II Conference of the Central and Eastern European Chapter of the Association of Critical Heritage Studies
Between August 27 and 29, the II Conference of the Central and Eastern European Chapter (CEE Chapter) of the Association of Critical Heritage Studies (ACHS) took place at the University of Warsaw’s beautiful premises. It was organised by the Faculty of Political Sciences and led by members of the Unesco Chair for Intangible Cultural Heritage, Hanna Schreiber and Monika Stobiecka. The conference titled Heritage voices in and of Central and Eastern Europe: situated perspectives and their global implications highlighted regional perspectives and explored how local experiences in the CEE region shape global critical heritage discourse.
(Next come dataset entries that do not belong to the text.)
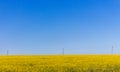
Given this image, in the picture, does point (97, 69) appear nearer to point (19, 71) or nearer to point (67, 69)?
point (67, 69)

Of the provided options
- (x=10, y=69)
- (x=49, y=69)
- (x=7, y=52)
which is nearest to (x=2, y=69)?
(x=10, y=69)

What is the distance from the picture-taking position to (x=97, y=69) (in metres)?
18.2

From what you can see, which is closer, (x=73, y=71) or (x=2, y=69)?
(x=2, y=69)

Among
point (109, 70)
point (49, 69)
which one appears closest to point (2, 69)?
point (49, 69)

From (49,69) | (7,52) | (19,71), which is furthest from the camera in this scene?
(7,52)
The conference was attended by the three members of the Heritage on the Margins program group Špela Ledinek Lozej, Marjeta Pisk and Martina Bofulin. Špela presented the paper co-written with Nataša Rogelja Caf and Janine Schemmer about anthropological examinations of the 28 performative interventions of Project E (co-financed in the framework of ECC GO! 2025) taking place in the border region between the Adriatic and Alps in the summer of 2024. The paper addressed how European heritage and ideas of the possible future of Europe were negotiated between performers, audiences, and co-organisers during these events. Marjeta Pisk looked at the Škofja Loka Passion play, a procession based on a text by Father Romuald Marušič from 1721, which is performed at Easter time in the town of Škofja Loka and was the first item to be inscribed on the Slovenia’s Register of Intangible Cultural Heritage in 2008. She highlighted the complex interplay of factors that enable and sometimes hinder this cultural heritage project. Martina Bofulin looked at Chinese restaurants — both cardinal symbolic and material manifestations of global Chinese migration— and how their heritage-making is heavily rooted in discourse, spanning from academic analyses to representations in popular culture.
The conference concluded with a guided tour of Warsaw’s Ethnographic Museum, an official partner of the conference, and a workshop on making a Warsaw delicacy and the city’s intangible heritage – dumplings called pica.